Penso che Tomiki sensei fosse critico del fatto che le dimostrazioni di Ueshiba erano diventate gradualmente più morbide. L’idea di Tomiki era che una tale morbidezza fosse un modo per far fare bella figura alla persona che proietta, ed era una cosa diversa da come dovrebbero essere le arti marziali. Questa dimostrazione di Ueshiba e Ohba ricevette il massimo elogio da parte di una grande artista marziale grazie agli attacchi sinceramente duri di Ohba, e grazie al fatto che Ohba si rifiutò di partecipare a una dimostrazione prestabilita come avrebbe fatto normalmente. 

Interpretazione
Durante la “True Demonstration”, quindi, avvenne che Hideo Ohba cambiò le regole e soprattutto lo spirito del gioco di quella che avrebbe dovuto essere una “normale” dimostrazione di arti marziali, con un formato cioè a grandi linee prestabilito e uno spirito, appunto, “da dimostrazione”. Ueshiba si trovò a gestire attacchi estremamenti realistici in pubblico, in un contesto in cui avrebbe dovuto dimostrare la sua arte a fini propedeutico-didascalici. Shigenobu Okumura, che assistette alla dimostrazione, la ricorda infatti quanto segue: “A quel tempo ero uno studente ed ebbi modo di vedere quella dimostrazione. É stata la dimostrazione piú seria che abbia mai visto. Posso affermare che non si sia trattato affatto di una dimostrazione prestabilita”.

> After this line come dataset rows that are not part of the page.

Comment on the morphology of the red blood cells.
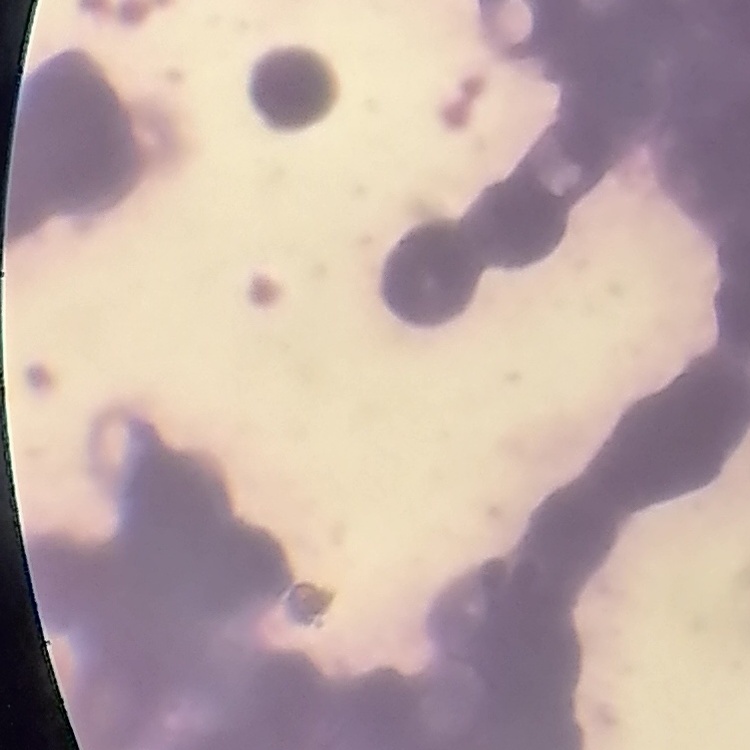
Rouleaux formation.

image type = square crop of a larger photomicrograph
stain = Field's or Giemsa
preparation = thin blood smearLocate every blood parasite and identify its species.
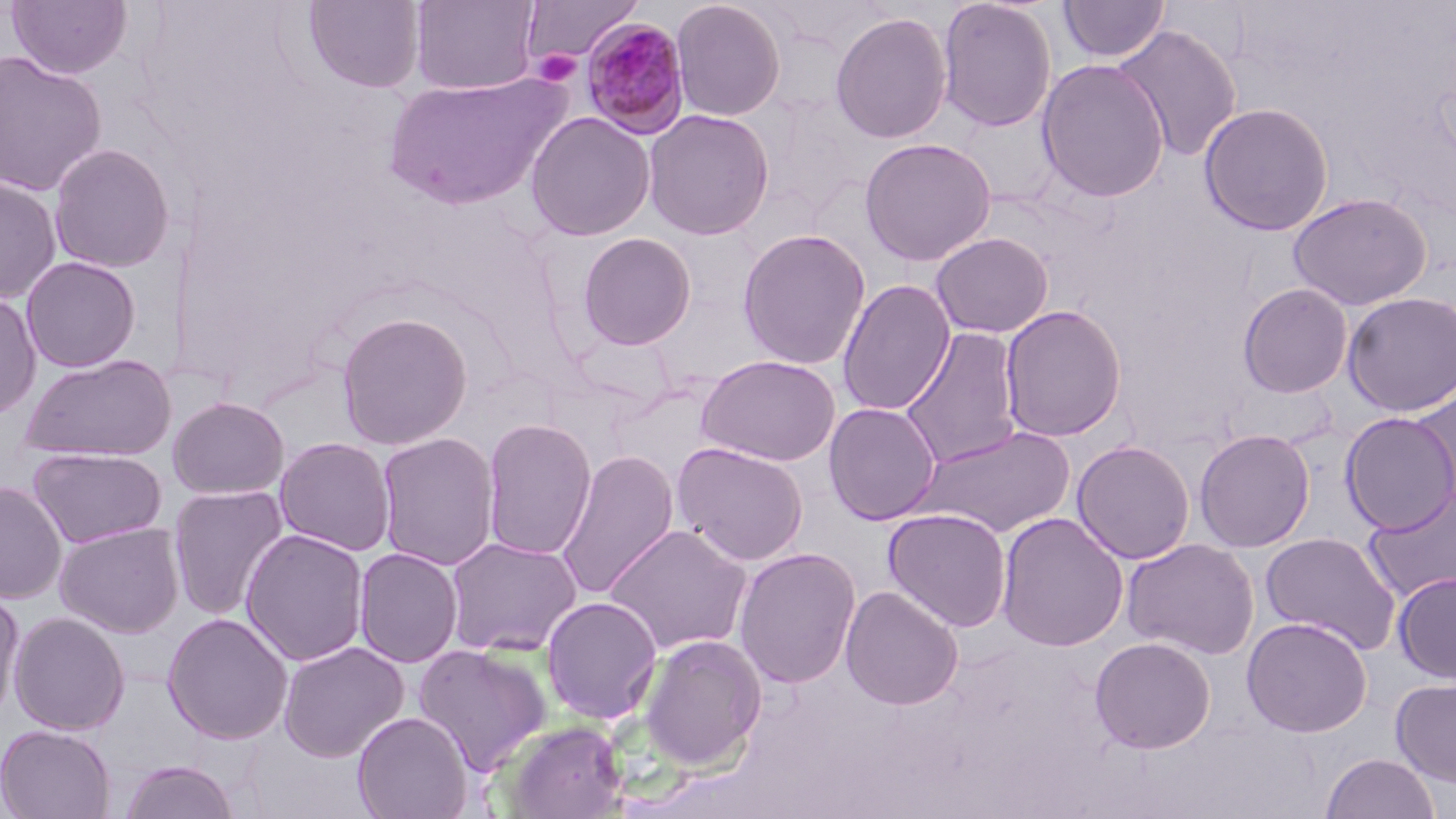

Approximate bounding boxes as (x1,y1)-(x2,y2) corner pairs in pixels.
Plasmodium malariae-infected red blood cells: (580,18)-(691,139).
No Plasmodium falciparum, Plasmodium ovale, Plasmodium vivax, Babesia divergens, or Trypanosoma brucei observed.

slide-level diagnosis = Plasmodium malariae
field of view = one of a larger specimen
stain = May-Grünwald-Giemsa
uninfected red blood cell locations = approximate bounding boxes as (x1,y1)-(x2,y2) corner pairs in pixels: (5,0)-(133,79), (409,0)-(540,95), (521,0)-(642,64), (670,0)-(787,121), (937,0)-(1057,132), (1058,0)-(1169,63), (301,1)-(426,94), (830,11)-(953,144), (1112,24)-(1243,162), (0,50)-(107,197), (1036,58)-(1169,202), (381,71)-(571,209), (758,91)-(870,227), (1199,101)-(1334,236), (642,108)-(776,241), (525,111)-(656,241), (859,137)-(997,266), (48,143)-(176,273), (0,176)-(62,304), (1287,192)-(1432,310), (737,228)-(871,369), (576,232)-(698,350), (931,232)-(1054,338), (20,256)-(141,373), (837,279)-(956,416), (1237,282)-(1354,398), (0,292)-(42,420), (1342,292)-(1455,416), (1000,305)-(1127,442), (335,311)-(473,450), (900,326)-(1024,470), (19,353)-(177,462), (696,354)-(841,466), (1408,387)-(1456,513), (167,396)-(289,499), (823,402)-(942,525), (1340,411)-(1456,534), (481,417)-(597,560), (910,424)-(1077,538), (1194,428)-(1315,552), (376,431)-(501,571), (274,436)-(397,557), (1072,440)-(1196,564), (672,441)-(809,566), (27,446)-(167,549), (556,449)-(680,600), (0,481)-(67,603), (167,485)-(289,621), (1363,485)-(1456,604), (883,507)-(1013,632), (995,512)-(1129,652), (54,521)-(185,638), (604,524)-(753,656), (241,528)-(370,666), (1260,531)-(1402,654), (444,536)-(583,657), (1122,538)-(1260,660), (733,546)-(862,689), (353,547)-(463,668), (1393,571)-(1456,684), (840,585)-(964,710), (0,588)-(25,723), (540,595)-(664,724), (8,611)-(130,736), (162,612)-(293,744), (1241,616)-(1373,737), (638,633)-(767,771), (1089,636)-(1216,754), (278,640)-(409,762), (413,643)-(552,775), (1390,676)-(1456,787), (351,711)-(473,819), (499,719)-(629,818), (0,724)-(116,819), (1320,752)-(1439,819), (117,758)-(241,819)
magnification = 1000x
platelet locations = approximate bounding boxes as (x1,y1)-(x2,y2) corner pairs in pixels: (531,49)-(582,87)
modality = optical microscopy
preparation = thin blood smear
image size = 1456×819 pixelsOutline each blood parasite and name the species.
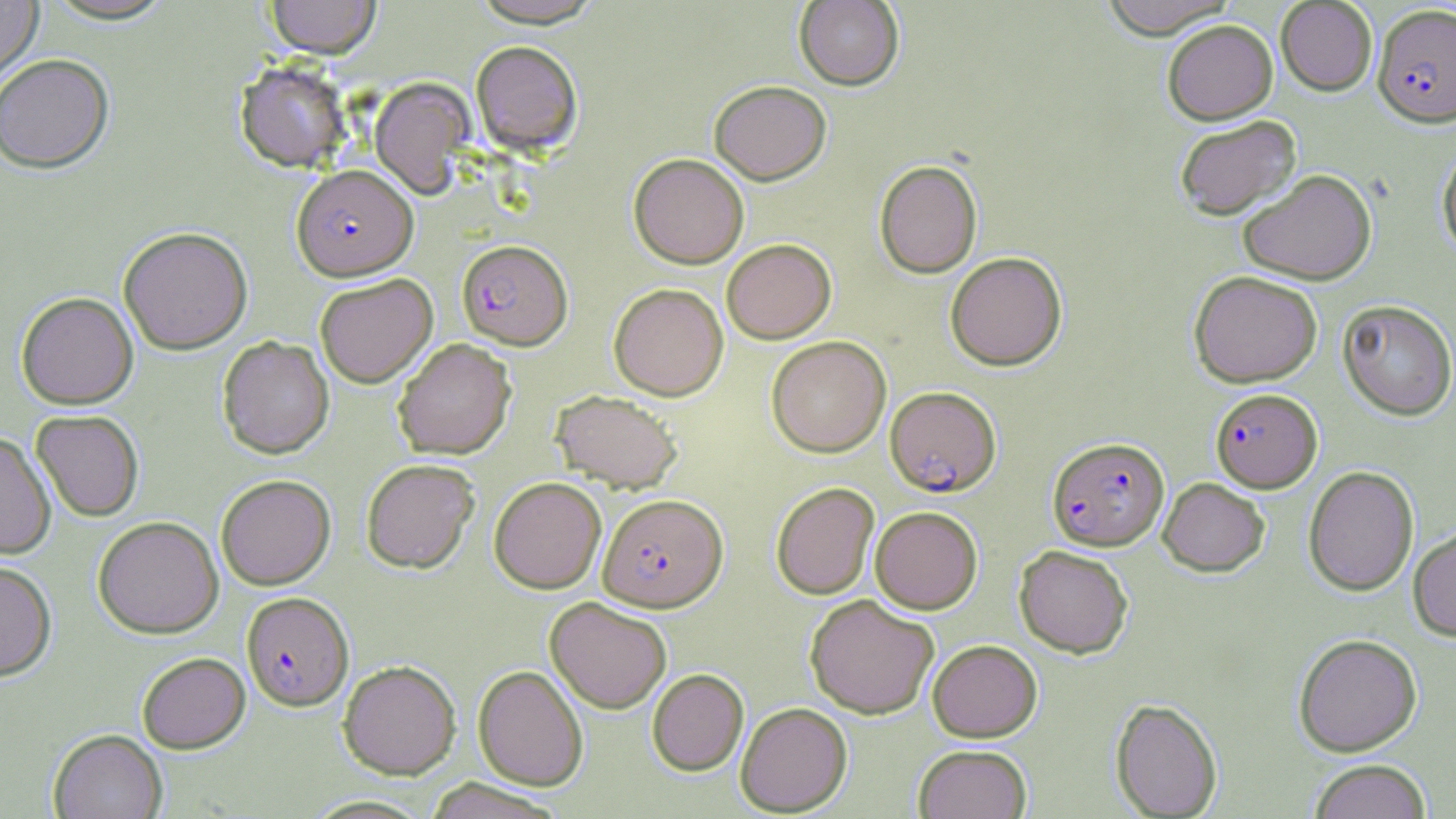
Approximate bounding boxes as (x1, y1, x2, y2) in pixels.
Plasmodium falciparum-infected red blood cells: (1373, 4, 1456, 128), (291, 165, 418, 280), (457, 239, 572, 349), (885, 386, 1001, 497), (1210, 388, 1322, 492), (1047, 437, 1169, 550), (598, 493, 728, 612), (241, 592, 353, 711).
No Plasmodium ovale, Plasmodium malariae, Plasmodium vivax, Babesia divergens, or Trypanosoma brucei observed.

Uninfected red blood cell locations: (0, 0, 43, 83), (41, 0, 179, 26), (265, 0, 381, 60), (794, 0, 904, 91), (1097, 0, 1238, 39), (1276, 1, 1377, 95), (1162, 20, 1278, 124), (470, 40, 583, 156), (0, 54, 114, 174), (234, 61, 353, 173), (369, 78, 476, 199), (709, 80, 831, 185), (1173, 115, 1301, 221), (1436, 142, 1456, 259), (629, 154, 749, 269), (874, 160, 983, 279), (1238, 168, 1377, 285), (118, 226, 253, 355), (721, 239, 836, 344), (945, 251, 1067, 371), (1188, 270, 1322, 387), (314, 274, 438, 388), (608, 283, 728, 401), (16, 292, 138, 410), (1337, 299, 1456, 420), (217, 335, 334, 460), (766, 335, 891, 458), (392, 338, 516, 460), (551, 390, 682, 492), (31, 410, 144, 522), (0, 432, 56, 560), (361, 458, 480, 574), (1303, 465, 1419, 596), (216, 474, 336, 590), (489, 476, 606, 594), (1158, 477, 1270, 576), (770, 482, 879, 600), (870, 506, 983, 614), (93, 516, 224, 638), (1408, 525, 1456, 641), (1014, 545, 1134, 658), (0, 561, 57, 682), (805, 594, 940, 719), (545, 597, 672, 713), (1293, 633, 1422, 756), (927, 639, 1042, 742), (137, 652, 250, 753), (338, 660, 461, 779), (473, 665, 588, 790), (647, 668, 748, 776), (1110, 698, 1223, 818), (736, 702, 852, 816), (48, 728, 167, 819), (913, 744, 1032, 819), (1308, 759, 1432, 819), (421, 779, 567, 819), (300, 795, 437, 818). Slide-level diagnosis: Plasmodium falciparum. One field of a larger specimen. Captured at 1000x magnification. Optical microscopy. May-Grünwald-Giemsa-stained preparation. Thin blood smear. Image is 1456×819 pixels.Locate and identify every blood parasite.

Ueshiba e Ohba assieme negli anni sessanta

Quello che Ohba aveva messo in moto fece profondamente arrabbiare Ueshiba, che rimase nero di rabbia fino a quando non fu rasserenato dalle parole con cui Hideo Sonobe lo elogiava. Sembrerebbe realistico supporre che il formato della dimostrazione normalmente scelto da Ueshiba fosse pensato per mostrare in che modo Ueshiba stesso, innanzitutto, volesse che il suo Aiki venisse percepito e considerato. Gli attacchi rudi e non prestabiliti di Ohba lo avevano costretto a fare e mostrare altro, e lo aveva dovuto fare con una maestria altra dal suo Aiki. L’ironia è che, nonostante gli elogi di Hideo Sonobe, che gli fecero sicuramente piacere, durante la “Vera Dimostrazione” Ueshiba fu costretto a mettere in pratica quello che non aveva nessuna intenzione di fare e/o proporre nel suo corrente sviluppo di budoka. Da questo episodio sembra potersi dedurre che l’Aikido che Ueshiba stava ancora formulando richiedesse un uke in qualche misura cooperativo. La “Vera Dimostrazione” risultò ai suoi occhi del tutto falsa, perche se Ueshiba era pur sempre stato in grado di cavarsela brillantemente, non era quello che voleva si facesse quando si presentava l’arte e la si insegnava.

Poco dopo il suo ritorno in Giappone da questo ultimo viaggio in Manciuria, Morihei Ueshiba lasciò Tokyo, ridotta in rovine dai bombardamenti americani, e si ritirò a Iwama, tappa fondamentale per lo sviluppo dell’Aikido moderno.